What’s in the air isn’t only spectacle. There’s fear, obviously. Joy. Something harder to name — a feeling that the normal rules are suspended. For a few hours, everyone’s operating on different assumptions. The dead are here and they have things to say. The correct response is respect.

How did this survive the twentieth century? Colonial administrators hated it. Missionaries called it devil worship. Post-independence governments weren’t always enthusiastic about traditions that operated outside their control.
And yet, the groves stayed. The families kept their rights. The drums kept their patterns. Part of it is Yoruba stubbornness — this talent for preserving what matters while appearing to go along with whoever’s in charge at the moment. But mostly it’s that Egungun does something nothing else does. Churches offer salvation. Governments offer services. The masquerade offers the dead, in person, walking through town and holding people accountable.
Turns out people want that. Enough to keep it going through colonialism, independence, urbanization, iPhones, all of it.

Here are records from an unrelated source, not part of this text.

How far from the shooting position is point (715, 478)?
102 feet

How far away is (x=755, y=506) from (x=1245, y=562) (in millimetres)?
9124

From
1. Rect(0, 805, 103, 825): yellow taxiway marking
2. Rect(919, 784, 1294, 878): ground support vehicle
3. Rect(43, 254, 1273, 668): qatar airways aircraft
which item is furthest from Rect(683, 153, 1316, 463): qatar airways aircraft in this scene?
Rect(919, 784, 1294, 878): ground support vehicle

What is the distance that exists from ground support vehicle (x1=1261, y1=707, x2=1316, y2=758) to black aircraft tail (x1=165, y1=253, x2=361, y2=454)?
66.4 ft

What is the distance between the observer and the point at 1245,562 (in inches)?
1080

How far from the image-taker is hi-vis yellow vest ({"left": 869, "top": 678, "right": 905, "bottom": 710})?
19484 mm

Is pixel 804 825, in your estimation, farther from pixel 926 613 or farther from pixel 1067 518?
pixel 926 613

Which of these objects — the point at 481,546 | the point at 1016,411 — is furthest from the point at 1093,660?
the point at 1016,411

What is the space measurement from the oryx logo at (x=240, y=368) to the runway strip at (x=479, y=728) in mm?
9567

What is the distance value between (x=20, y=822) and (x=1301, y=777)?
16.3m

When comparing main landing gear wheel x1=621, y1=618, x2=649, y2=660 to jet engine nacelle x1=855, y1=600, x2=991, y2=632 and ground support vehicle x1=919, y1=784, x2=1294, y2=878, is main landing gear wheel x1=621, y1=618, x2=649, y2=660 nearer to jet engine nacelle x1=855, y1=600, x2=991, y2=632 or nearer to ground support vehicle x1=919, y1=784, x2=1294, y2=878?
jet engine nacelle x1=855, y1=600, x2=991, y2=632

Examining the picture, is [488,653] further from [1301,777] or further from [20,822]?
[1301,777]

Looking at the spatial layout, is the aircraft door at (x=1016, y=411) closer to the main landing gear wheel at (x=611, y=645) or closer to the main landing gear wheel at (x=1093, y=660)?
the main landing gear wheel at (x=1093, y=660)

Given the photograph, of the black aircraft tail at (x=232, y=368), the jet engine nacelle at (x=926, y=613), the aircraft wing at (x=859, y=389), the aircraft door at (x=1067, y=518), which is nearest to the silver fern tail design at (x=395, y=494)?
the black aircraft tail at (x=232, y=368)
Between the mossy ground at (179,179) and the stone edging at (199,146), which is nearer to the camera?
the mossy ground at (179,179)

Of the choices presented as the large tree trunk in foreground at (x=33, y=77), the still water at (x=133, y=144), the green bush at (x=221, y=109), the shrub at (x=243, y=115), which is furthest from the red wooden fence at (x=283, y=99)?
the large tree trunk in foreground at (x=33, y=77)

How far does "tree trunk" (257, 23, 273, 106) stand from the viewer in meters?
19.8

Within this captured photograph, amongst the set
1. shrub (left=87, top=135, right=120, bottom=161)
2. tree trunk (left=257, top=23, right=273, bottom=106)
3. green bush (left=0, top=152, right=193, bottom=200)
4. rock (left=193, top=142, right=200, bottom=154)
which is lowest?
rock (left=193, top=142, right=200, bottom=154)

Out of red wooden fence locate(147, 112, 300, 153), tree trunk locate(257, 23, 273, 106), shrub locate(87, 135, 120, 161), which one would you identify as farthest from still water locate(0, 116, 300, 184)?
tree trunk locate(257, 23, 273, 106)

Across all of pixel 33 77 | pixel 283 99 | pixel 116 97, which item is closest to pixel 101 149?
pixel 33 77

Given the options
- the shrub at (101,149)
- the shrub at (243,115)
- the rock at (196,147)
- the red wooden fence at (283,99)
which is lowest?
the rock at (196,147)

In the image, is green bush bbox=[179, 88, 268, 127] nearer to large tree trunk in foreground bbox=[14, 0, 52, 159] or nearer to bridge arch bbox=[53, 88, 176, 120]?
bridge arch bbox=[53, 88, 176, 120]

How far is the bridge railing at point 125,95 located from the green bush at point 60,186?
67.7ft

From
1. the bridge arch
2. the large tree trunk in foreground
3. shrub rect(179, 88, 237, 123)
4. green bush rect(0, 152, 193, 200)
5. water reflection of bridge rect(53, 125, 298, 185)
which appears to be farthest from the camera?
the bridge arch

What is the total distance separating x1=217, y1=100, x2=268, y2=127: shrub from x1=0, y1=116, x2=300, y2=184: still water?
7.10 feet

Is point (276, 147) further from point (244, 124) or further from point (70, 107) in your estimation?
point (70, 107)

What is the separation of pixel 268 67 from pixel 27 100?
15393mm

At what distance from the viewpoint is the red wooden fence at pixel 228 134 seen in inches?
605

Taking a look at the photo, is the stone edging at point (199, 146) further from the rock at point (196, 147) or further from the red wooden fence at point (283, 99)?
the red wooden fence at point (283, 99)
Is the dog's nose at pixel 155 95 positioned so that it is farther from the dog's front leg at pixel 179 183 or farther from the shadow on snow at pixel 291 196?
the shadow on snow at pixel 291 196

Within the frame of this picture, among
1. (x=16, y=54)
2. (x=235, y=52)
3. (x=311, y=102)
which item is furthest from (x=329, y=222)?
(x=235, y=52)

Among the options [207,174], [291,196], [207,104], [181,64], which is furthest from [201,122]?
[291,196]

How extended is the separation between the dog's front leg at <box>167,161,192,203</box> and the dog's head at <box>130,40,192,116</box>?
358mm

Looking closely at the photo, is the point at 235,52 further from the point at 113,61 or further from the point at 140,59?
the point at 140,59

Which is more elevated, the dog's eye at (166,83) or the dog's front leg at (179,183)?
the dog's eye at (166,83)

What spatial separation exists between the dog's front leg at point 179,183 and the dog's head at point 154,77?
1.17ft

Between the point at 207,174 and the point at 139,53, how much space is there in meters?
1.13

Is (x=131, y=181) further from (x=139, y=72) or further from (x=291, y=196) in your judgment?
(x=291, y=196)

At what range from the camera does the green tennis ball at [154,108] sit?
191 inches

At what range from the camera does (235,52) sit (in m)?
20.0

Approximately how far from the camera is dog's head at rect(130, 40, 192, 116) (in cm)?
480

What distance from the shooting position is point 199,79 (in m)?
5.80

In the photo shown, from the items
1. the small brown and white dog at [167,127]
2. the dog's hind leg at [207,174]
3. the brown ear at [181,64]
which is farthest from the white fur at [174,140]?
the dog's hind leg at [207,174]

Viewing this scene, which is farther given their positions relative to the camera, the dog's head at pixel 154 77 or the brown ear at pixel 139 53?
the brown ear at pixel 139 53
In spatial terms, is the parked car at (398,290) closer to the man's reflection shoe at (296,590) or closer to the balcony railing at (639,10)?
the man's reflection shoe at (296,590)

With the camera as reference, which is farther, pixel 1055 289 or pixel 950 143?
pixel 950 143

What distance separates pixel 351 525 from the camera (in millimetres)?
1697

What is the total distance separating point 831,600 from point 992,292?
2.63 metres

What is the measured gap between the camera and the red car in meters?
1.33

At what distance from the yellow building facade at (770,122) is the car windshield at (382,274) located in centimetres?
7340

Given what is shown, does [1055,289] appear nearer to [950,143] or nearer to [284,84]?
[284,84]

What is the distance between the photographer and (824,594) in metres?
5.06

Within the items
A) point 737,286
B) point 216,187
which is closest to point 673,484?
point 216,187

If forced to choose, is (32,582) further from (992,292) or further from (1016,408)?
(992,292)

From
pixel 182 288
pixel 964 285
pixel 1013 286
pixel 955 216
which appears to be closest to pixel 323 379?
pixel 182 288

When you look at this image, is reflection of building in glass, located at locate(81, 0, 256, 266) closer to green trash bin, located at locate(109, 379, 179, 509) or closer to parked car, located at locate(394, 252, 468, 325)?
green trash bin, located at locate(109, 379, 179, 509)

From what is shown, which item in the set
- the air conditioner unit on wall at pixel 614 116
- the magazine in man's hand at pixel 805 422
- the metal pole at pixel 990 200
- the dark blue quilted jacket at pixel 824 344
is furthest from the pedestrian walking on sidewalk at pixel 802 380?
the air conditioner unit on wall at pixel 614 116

Lately, Egungun has found its way onto the internet. A clip of a spinning figure goes around on TikTok. Someone reposts it on Instagram: “fashion inspiration.” Someone in the comments asks where to order one. Ripped out of context, it becomes content. No priests, no families, no ritual, no belief system. A vibe. A meme.
But the Yoruba aren’t confused about what they’re doing. They’re not performing for an audience. They’re talking to their dead.

If you’ve been to one of these, what stays with you isn’t how it looked. It’s the logic underneath. The idea that the dead don’t just go away. That they’re still paying attention. That there’s a connection between the living and the dead, and someone has to keep it going.
It’s demanding. It asks you to show up. To be seen by people who aren’t alive anymore.
You don’t have to believe it. But it’s hard to argue with the idea that the dead deserve more than being forgotten.